Exercise objective | Write out, word for word, every line in the data below from the one containing "United States, site lebec_CA-39." to the one containing "common name: moose", both of them included.

Data supplied |
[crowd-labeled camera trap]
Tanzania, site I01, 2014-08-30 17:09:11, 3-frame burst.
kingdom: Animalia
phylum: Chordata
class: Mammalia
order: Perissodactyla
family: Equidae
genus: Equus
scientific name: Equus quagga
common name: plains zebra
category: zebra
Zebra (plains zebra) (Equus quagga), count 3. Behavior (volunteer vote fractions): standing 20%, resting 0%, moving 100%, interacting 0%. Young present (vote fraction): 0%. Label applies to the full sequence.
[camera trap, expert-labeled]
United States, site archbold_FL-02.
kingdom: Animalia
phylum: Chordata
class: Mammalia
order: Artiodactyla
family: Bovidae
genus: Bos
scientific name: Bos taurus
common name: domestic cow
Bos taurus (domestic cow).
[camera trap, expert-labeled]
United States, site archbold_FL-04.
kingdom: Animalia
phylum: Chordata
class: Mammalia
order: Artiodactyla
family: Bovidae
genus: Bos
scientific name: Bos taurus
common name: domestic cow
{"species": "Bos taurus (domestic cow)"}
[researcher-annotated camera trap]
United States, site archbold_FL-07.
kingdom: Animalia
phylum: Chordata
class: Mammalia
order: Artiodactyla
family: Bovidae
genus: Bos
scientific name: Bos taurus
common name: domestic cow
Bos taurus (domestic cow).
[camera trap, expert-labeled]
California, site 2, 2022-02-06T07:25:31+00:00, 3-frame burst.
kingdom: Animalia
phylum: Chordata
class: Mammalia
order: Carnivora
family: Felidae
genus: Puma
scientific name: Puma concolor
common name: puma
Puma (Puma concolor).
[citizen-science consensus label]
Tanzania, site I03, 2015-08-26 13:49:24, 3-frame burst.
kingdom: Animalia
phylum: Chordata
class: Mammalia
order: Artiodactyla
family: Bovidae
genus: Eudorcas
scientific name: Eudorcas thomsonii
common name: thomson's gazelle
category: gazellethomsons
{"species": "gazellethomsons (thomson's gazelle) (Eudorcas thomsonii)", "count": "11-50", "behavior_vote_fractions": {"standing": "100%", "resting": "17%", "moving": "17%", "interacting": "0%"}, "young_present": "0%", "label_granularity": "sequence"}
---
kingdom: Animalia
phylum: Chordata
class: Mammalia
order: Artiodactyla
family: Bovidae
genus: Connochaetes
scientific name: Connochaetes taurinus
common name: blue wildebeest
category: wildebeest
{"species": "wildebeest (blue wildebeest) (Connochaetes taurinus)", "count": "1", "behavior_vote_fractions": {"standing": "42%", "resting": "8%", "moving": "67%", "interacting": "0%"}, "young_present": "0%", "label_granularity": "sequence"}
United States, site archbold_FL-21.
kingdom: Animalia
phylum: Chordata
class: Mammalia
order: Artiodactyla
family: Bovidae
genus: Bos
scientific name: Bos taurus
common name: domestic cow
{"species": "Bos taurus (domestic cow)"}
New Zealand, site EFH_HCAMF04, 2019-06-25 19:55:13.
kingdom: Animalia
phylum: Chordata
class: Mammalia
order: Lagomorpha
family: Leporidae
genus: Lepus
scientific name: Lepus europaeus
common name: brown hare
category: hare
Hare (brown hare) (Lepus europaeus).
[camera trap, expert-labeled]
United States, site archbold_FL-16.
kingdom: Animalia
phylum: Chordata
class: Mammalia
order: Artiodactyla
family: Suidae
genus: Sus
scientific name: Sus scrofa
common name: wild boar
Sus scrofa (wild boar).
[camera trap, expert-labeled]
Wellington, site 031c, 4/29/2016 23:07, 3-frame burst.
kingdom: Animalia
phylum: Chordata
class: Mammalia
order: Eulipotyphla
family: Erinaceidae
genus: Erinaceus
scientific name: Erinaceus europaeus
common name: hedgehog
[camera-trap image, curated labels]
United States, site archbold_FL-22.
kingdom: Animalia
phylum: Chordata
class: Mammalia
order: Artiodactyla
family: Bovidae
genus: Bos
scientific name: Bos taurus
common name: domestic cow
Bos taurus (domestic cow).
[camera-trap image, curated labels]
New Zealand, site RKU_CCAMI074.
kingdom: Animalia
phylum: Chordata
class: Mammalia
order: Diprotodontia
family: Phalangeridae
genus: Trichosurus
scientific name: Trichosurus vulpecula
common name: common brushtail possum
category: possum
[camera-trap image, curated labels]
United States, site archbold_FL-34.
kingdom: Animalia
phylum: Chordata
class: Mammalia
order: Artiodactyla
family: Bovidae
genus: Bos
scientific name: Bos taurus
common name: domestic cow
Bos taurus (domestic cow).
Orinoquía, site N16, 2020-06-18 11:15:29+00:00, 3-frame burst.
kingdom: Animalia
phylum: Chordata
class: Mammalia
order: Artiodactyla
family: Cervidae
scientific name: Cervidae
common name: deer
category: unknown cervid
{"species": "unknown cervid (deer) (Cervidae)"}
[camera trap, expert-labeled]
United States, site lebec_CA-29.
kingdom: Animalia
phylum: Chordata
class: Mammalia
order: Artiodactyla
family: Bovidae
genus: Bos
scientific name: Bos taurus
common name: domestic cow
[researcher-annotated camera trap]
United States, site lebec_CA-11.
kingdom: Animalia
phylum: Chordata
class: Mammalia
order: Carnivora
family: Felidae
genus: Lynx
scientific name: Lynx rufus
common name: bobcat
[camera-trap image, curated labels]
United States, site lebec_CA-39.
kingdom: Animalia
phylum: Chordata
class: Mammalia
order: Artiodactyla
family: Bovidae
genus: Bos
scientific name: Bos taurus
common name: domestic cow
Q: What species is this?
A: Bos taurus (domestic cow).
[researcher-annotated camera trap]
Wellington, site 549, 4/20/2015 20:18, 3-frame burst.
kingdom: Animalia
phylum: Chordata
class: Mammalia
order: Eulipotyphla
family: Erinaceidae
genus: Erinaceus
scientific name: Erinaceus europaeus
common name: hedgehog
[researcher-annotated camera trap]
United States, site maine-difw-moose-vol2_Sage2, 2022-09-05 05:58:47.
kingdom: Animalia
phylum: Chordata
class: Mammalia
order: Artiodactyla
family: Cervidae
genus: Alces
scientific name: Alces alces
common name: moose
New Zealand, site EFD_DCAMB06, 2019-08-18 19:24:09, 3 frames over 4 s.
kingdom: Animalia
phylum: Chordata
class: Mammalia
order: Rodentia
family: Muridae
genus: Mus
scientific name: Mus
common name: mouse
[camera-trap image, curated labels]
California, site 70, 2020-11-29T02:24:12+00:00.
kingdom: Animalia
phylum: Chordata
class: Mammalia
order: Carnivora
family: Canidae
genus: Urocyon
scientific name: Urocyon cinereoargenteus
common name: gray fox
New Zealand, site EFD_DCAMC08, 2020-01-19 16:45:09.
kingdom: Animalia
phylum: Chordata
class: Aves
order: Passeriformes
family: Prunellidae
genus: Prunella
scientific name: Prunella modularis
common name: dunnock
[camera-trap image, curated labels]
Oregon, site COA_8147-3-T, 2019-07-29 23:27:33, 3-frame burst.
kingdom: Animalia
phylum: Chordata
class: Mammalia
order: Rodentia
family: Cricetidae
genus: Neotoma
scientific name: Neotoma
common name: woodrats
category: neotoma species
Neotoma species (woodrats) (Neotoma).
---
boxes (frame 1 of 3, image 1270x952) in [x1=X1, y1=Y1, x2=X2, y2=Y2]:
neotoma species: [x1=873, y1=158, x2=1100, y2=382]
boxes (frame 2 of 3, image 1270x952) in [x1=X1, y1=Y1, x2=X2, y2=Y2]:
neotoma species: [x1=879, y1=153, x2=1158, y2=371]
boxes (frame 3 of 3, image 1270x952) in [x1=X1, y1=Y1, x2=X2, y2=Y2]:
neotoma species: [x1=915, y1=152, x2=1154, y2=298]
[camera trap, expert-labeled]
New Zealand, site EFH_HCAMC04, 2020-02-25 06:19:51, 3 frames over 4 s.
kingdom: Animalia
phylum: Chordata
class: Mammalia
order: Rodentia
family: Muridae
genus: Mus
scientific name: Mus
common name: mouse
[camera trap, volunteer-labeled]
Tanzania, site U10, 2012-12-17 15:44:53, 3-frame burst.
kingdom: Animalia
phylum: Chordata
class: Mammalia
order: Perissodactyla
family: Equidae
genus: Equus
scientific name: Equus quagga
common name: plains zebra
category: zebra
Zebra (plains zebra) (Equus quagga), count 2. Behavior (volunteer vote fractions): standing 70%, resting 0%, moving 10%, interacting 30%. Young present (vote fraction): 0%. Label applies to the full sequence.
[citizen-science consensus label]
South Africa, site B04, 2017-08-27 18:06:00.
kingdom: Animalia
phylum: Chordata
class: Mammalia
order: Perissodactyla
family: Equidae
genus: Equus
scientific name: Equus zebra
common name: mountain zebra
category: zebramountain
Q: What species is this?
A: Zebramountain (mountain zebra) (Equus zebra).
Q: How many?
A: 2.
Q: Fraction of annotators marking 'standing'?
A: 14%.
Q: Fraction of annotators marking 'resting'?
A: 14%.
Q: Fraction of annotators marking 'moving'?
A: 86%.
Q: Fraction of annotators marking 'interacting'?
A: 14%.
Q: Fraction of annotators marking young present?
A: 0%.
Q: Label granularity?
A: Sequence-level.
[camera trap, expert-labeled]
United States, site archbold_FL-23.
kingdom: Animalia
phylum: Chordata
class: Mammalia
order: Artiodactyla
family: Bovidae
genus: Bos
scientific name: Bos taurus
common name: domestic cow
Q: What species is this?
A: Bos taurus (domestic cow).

Response to this task |
United States, site lebec_CA-39.
kingdom: Animalia
phylum: Chordata
class: Mammalia
order: Artiodactyla
family: Bovidae
genus: Bos
scientific name: Bos taurus
common name: domestic cow
Q: What species is this?
A: Bos taurus (domestic cow).
[researcher-annotated camera trap]
Wellington, site 549, 4/20/2015 20:18, 3-frame burst.
kingdom: Animalia
phylum: Chordata
class: Mammalia
order: Eulipotyphla
family: Erinaceidae
genus: Erinaceus
scientific name: Erinaceus europaeus
common name: hedgehog
[researcher-annotated camera trap]
United States, site maine-difw-moose-vol2_Sage2, 2022-09-05 05:58:47.
kingdom: Animalia
phylum: Chordata
class: Mammalia
order: Artiodactyla
family: Cervidae
genus: Alces
scientific name: Alces alces
common name: moose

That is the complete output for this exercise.